Dizzy., I have been on an SCD celiac diet for about 5 and a half months now. I had blood tests via Mayos which were negative. Do not wish to have the biopsy. My understanding, too is that the blood tests are not to be trusted. I, too, have not done the stool test which I would like to have done. Just can't afford the tests . I am on Medicare and they do give a discount, but it still seems too much. So I do not know if I am a celiac person or not. So far I have had not relief from my constipation. Have had some relief from upper abdomen, under the right center ribcage sharp pain. It still comes once in a great while. More common is a kind of burning which is sometimes stronger and sometimes vague. Have had my gall bladder removed, unfortunately last winter. I may be having trouble with fats and with b ile going directly into my small intestine. I have experienced much better sleep patterns and much better energy levels. The diet I use is called The Selected Carbohydrate Diet . You can find lists of legal and illegal foods at http://www.breaking through the vicious cycle.info/ . Because I know that I am lactose intolerant, I cannot use all the foods allowed on the diet. I also don't get along with tomatoes and acid type fruits, which is very limiting. I keep a food journal . Think one of my problems is that even within the dietary limits, I tend to change too many variables at one time. This is especially true of supplements, vitamins, minerals , the O.T.C. stuff. All that I take is supposed to be gluten-free, but I sometimes wonder how the people who answer the phone when you are checking out their product, get their information.
There are so many other things out there that can contribute to ibs, which I have had since early childhood, though I didn't get a diagnosis until 15-20 years ago. In other words, it wasn't called ibs. I am now 76. I sometimes wonder if my present constipation is complicated by the fact that I had 6 children in 10 years and did not do any particular exercises to keep my abdominal muscles in shape. Now I walk and do sit-ups in the tub, but don't think that is enough to toughen those muscles very much. There are other things that play in , too. This is long enough for now. Cheers, Ruth

cherylk: I am not sure why docs only look at labs results, most of them do not accept Enterolab's results OR an improvement on the gluten-free diet however my GI doc did. But it is our body and we can do what WE want! I hope your daughter is on the gluten-free diet and improving. I did not even have my daughter tested through her Ped. When my test came back positive through Enterolab I dediced to have her tested too and it was positive! I simply tell her docs up front she has gluten sensitivity and is on a gluten free diet and NO ONE has given me greif about it, even if they did I wouldn't care or change anything!

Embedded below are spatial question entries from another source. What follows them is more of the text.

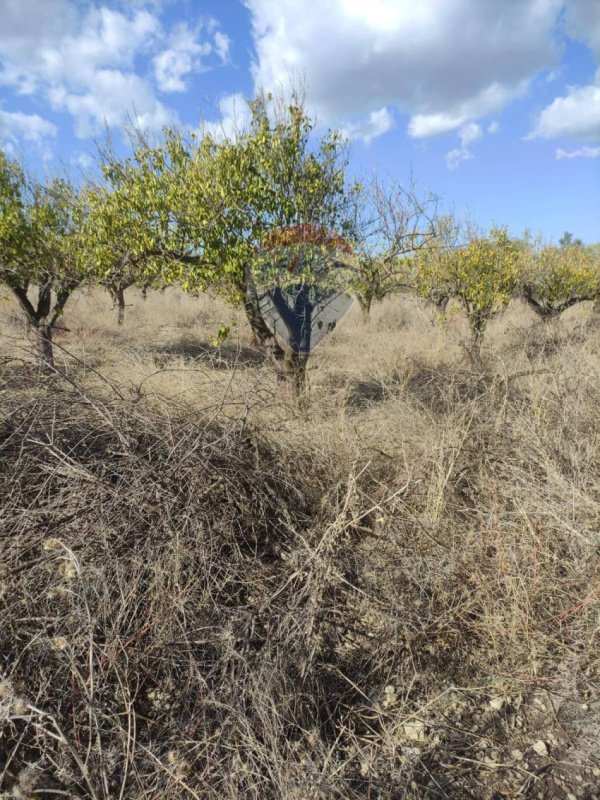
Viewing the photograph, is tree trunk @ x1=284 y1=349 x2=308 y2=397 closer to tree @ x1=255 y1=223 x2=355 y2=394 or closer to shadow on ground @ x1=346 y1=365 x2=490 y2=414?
tree @ x1=255 y1=223 x2=355 y2=394

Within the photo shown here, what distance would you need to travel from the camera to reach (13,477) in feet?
8.01

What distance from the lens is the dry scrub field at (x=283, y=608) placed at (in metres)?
1.69

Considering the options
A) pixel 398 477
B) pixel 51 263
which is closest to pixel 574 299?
pixel 398 477

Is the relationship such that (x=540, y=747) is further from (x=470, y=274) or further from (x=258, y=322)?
(x=470, y=274)

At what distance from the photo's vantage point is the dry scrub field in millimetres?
1687

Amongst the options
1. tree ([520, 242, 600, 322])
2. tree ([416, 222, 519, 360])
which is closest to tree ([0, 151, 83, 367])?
tree ([416, 222, 519, 360])

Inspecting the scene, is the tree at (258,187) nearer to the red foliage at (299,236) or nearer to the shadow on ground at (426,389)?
the red foliage at (299,236)

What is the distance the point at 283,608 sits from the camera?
7.26ft

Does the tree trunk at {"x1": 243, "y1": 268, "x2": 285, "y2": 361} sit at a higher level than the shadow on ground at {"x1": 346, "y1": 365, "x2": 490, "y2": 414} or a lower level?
higher

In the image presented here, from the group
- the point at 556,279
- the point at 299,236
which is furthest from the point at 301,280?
the point at 556,279

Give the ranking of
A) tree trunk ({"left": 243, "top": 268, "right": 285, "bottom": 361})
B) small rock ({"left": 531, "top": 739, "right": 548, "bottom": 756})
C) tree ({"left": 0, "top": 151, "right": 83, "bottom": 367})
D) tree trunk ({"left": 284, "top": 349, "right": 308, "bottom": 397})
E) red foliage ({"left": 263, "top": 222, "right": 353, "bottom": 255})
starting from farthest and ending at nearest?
1. tree ({"left": 0, "top": 151, "right": 83, "bottom": 367})
2. tree trunk ({"left": 284, "top": 349, "right": 308, "bottom": 397})
3. tree trunk ({"left": 243, "top": 268, "right": 285, "bottom": 361})
4. red foliage ({"left": 263, "top": 222, "right": 353, "bottom": 255})
5. small rock ({"left": 531, "top": 739, "right": 548, "bottom": 756})

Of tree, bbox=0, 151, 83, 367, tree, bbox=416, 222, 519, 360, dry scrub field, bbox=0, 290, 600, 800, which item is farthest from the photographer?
tree, bbox=416, 222, 519, 360

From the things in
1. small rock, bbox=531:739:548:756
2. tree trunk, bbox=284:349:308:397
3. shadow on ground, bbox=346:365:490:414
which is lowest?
small rock, bbox=531:739:548:756

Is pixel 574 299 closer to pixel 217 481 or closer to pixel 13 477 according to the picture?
pixel 217 481
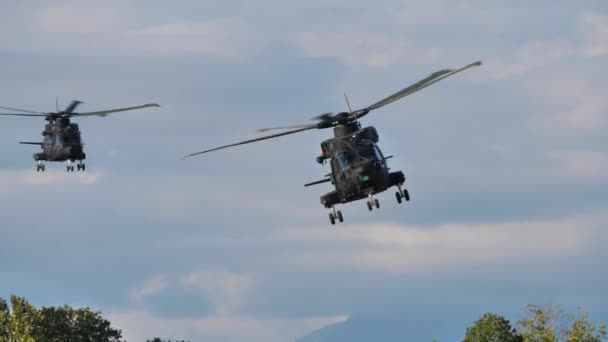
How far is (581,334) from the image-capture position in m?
125

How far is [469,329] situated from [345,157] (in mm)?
69626

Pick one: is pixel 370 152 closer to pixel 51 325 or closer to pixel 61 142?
pixel 61 142

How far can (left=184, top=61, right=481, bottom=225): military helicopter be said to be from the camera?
78.6 meters

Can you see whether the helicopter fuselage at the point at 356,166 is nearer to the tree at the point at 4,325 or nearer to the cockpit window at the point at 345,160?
the cockpit window at the point at 345,160

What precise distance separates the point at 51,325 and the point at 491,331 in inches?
1713

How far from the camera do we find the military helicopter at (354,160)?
7856cm

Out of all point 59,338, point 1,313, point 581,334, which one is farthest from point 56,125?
point 581,334

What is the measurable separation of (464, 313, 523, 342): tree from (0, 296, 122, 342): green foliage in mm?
37762

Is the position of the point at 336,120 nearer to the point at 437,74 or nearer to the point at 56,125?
the point at 437,74

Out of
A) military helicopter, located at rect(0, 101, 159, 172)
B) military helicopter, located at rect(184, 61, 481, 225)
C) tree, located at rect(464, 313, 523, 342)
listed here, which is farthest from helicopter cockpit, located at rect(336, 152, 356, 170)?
tree, located at rect(464, 313, 523, 342)

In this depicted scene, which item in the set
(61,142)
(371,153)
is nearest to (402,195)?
(371,153)

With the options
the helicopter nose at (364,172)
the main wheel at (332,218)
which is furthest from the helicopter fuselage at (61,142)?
the helicopter nose at (364,172)

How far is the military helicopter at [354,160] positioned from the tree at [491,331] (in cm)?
6457

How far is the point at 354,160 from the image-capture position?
7931cm
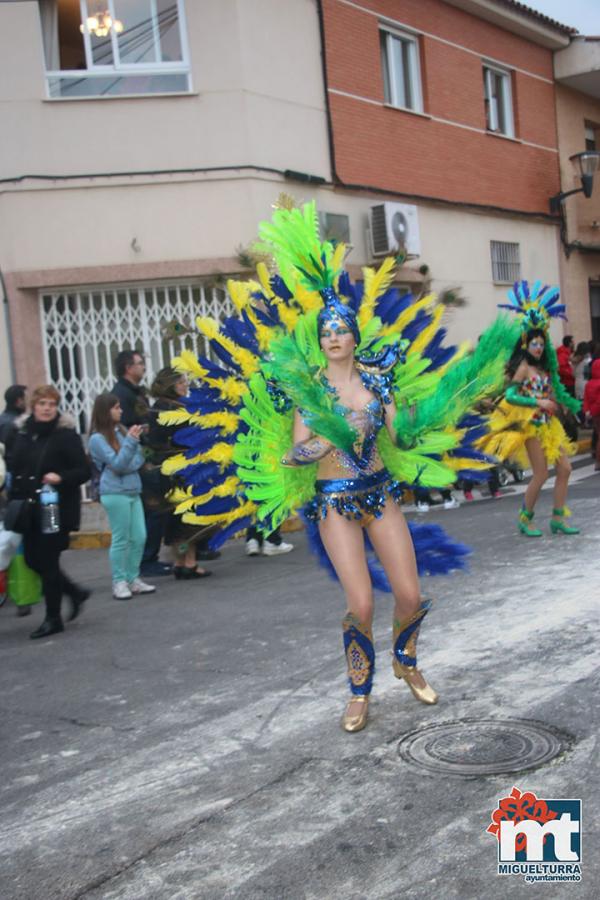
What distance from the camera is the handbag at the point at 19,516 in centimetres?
720

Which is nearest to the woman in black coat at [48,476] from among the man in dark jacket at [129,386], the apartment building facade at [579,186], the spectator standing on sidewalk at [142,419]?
the spectator standing on sidewalk at [142,419]

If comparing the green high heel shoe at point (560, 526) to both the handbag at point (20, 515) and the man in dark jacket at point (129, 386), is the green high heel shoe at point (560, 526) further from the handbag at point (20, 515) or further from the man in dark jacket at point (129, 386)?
the handbag at point (20, 515)

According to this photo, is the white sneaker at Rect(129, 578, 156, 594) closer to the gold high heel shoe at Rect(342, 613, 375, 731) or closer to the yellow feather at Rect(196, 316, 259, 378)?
the yellow feather at Rect(196, 316, 259, 378)

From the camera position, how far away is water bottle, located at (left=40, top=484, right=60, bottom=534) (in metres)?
7.24

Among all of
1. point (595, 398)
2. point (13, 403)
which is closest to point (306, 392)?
point (13, 403)

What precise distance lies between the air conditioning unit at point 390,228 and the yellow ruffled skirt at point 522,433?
22.6 feet

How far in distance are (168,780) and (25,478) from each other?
12.0 feet

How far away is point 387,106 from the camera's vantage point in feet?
53.7

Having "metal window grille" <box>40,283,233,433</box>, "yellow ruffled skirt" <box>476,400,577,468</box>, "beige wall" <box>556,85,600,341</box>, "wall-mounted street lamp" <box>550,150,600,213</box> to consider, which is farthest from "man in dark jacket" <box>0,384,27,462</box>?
"beige wall" <box>556,85,600,341</box>

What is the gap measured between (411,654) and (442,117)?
1461 cm

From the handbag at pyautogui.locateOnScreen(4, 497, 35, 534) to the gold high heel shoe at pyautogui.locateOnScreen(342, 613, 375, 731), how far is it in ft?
10.9

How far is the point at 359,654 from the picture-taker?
15.4 ft

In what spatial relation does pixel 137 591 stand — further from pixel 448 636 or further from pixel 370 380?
pixel 370 380

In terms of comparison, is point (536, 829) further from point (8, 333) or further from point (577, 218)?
point (577, 218)
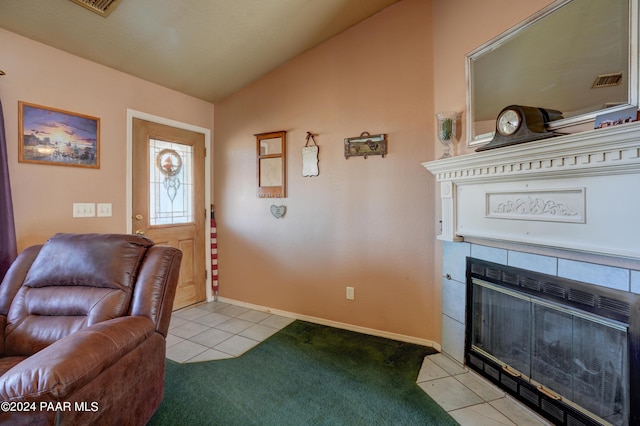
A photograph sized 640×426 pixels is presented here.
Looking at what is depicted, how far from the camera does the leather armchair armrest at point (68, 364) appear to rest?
0.92m

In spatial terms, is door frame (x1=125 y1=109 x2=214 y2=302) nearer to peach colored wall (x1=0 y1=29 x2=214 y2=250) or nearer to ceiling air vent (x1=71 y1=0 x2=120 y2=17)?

I know how she and I both react to gluten and we will both remain gluten-free for life!

Hi all! Boy Ruth, sounds familiar. I cant believe I went through every kind of miserable, invasive, test at the mayo, but they didnt even breath a word of gluten sensitivity. Im trying to save for the stool test, but, you know how life goes. Im going to try the diet, just hope it doesnt take too long for me to feel results. Im having a hard time at the store finding food gluten free, I dont know what to do! well, the search goes on...

I have been sick for over two years...when I first went to a GI I had an endoscope w/ a biopsy and the results came back negitve. It is now two years later and a change in GI's and I have been diagnosed. My new GI gave me the blood work first and it came back highly positive then I had another endoscope done, which for the second time came back highly positive also. It has been know to come back negitve the first time and then come back positive. Good luck though but I have read that the endoscope is the best test.